In this sense we do begin to see the roots of queer theory and with that critiques of that very theory. While queer theory allows us to see the ways that bodies are disciplined, especially in terms of heterosexual and gender normativity, it also allows for the possibility of agency for those very bodies. If we have the potential to be a culture that is built around the disintegration of the body and at the same time be most concerned with sexuality than we may be able to rewrite the body to free it from constraining notions of heteronormativity.

With this however, comes the very real and very valid critique of post-structuralist and queer theories. Scholars have posed the question that if bodies are only constituted by disciplinary practices such as language and discourse than how do we account for marginalization of those bodies based on their materiality? Bodies face real material consequences through practices of racializing, gendering, classing, and sexualization. And thus, I see the problematic issues surrounding the ideas of Foucault and other thinkers following in his same vein. Bodies may be a product of history, language, and experience, but bodies are still based on their materiality or the way that they look. Whie these judgements may be based on social/political/historical/and cultural constructs they do prove to have real consequences for bodies which, are othered and often devalued.

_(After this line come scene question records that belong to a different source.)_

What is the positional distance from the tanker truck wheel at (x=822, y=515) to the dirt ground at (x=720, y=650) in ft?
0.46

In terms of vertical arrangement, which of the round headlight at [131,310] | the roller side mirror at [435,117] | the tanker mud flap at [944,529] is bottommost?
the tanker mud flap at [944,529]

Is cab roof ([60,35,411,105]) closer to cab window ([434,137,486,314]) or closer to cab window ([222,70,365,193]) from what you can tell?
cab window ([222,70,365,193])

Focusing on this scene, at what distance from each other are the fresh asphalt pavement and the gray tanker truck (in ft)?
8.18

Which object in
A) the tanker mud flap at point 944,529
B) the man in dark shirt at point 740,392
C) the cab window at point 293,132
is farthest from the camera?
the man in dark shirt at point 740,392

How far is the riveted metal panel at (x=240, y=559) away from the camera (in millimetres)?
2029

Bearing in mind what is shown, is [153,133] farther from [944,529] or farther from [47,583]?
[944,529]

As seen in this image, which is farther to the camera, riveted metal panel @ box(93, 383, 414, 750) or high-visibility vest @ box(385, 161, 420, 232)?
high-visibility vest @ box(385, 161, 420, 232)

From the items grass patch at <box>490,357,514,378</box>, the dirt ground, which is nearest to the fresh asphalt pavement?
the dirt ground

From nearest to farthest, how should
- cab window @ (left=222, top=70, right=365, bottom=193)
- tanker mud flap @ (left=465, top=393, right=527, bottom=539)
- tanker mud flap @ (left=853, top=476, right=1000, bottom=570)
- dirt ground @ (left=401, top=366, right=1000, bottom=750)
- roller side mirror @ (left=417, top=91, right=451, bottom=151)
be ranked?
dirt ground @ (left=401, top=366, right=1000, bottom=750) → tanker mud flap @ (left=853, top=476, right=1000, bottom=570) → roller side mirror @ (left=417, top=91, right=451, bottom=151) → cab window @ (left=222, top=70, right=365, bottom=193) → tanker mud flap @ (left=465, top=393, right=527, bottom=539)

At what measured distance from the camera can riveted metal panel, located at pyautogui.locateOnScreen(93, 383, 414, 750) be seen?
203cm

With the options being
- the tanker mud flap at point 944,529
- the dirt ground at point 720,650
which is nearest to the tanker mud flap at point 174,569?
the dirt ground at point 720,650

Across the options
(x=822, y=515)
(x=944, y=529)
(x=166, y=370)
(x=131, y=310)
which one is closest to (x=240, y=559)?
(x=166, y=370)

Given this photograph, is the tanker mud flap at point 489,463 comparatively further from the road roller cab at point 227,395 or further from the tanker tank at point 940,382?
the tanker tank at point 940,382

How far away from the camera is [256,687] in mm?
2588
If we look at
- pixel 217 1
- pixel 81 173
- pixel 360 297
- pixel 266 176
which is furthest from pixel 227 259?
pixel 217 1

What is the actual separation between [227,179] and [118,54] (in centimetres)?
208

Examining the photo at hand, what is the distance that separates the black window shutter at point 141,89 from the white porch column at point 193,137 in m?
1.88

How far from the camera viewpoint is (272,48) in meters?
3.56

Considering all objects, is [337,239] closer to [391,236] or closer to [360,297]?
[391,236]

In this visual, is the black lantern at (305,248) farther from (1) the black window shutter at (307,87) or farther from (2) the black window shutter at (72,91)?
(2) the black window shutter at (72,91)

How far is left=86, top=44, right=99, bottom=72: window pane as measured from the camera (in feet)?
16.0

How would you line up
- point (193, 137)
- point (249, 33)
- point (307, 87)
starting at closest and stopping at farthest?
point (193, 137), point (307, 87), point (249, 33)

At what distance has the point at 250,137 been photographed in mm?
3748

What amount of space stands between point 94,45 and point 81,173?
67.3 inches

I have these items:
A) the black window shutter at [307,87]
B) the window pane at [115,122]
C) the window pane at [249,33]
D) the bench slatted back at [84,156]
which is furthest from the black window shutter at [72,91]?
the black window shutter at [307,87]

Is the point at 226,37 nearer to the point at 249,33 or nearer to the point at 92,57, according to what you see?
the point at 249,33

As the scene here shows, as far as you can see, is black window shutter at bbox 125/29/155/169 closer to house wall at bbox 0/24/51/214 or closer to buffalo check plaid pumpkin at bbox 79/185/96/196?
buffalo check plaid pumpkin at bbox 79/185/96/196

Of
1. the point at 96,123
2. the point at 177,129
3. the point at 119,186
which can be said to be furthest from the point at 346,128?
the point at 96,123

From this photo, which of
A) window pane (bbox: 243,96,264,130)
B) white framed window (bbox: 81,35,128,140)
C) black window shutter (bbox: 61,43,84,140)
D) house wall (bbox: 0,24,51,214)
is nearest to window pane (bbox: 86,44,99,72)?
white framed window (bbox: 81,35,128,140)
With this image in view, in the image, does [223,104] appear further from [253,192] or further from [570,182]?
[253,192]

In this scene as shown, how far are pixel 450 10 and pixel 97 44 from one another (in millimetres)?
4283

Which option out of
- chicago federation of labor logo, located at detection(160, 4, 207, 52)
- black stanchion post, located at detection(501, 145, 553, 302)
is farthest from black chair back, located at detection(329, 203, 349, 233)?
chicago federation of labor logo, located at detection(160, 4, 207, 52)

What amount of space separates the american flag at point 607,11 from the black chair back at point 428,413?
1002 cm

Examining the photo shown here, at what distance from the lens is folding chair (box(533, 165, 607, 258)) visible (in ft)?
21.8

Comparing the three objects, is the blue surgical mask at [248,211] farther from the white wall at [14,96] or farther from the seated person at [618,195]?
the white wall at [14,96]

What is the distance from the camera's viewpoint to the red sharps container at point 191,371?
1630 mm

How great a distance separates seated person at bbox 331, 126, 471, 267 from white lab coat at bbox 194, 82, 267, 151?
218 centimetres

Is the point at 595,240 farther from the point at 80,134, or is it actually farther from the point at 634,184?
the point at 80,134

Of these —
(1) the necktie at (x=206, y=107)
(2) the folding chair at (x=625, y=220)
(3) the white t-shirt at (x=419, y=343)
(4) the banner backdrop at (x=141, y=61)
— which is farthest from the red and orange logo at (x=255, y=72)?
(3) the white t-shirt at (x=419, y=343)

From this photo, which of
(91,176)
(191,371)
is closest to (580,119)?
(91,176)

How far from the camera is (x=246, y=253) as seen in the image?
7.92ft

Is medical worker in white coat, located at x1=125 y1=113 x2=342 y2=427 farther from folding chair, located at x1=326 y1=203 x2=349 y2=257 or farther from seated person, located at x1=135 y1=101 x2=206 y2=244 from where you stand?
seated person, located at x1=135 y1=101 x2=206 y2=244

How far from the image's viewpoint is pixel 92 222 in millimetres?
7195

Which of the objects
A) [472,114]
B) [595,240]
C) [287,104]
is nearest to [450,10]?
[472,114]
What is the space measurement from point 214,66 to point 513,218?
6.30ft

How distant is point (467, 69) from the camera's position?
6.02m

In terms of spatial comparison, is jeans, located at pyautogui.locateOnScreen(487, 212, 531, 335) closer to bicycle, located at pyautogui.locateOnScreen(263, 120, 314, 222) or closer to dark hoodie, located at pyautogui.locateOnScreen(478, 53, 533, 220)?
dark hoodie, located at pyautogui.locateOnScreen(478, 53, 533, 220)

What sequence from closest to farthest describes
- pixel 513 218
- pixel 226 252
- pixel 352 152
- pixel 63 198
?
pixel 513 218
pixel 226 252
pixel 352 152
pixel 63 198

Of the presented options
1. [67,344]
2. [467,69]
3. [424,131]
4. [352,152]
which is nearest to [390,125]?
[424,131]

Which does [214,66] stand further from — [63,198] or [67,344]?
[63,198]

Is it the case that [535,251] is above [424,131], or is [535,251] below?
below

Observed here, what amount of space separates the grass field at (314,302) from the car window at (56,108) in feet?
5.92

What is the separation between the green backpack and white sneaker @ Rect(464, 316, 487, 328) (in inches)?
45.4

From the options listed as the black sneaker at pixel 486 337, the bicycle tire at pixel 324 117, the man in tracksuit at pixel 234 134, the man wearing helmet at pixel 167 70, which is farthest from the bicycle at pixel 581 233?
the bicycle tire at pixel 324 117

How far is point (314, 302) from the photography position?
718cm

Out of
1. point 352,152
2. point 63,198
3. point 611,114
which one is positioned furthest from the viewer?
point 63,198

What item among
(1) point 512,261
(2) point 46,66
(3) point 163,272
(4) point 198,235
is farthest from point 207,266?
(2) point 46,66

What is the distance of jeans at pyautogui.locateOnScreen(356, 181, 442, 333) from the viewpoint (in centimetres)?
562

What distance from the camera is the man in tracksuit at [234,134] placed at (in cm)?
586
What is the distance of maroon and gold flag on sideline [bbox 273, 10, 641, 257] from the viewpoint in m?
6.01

While I believe there is no conclusion to this conundrum, as I do believe that Foucault’s knife is actually quite blunt so as to not cut off the possibilities for multiple endings, I do think that it may suffice to say that bodies are a hybridization of materiality and disciplinary practice and that it is possible to view bodies as material without essentializing them. And I do not necessarily see Foucault as disagreeing with this, I think instead he challenges us to be open to the possibility that bodies like identities are not fixed, and are instead contingent on historical/cultural/political/and social factors. In this way they have the possibility to be rewritten into new volumes once the previous ones have disintegrated.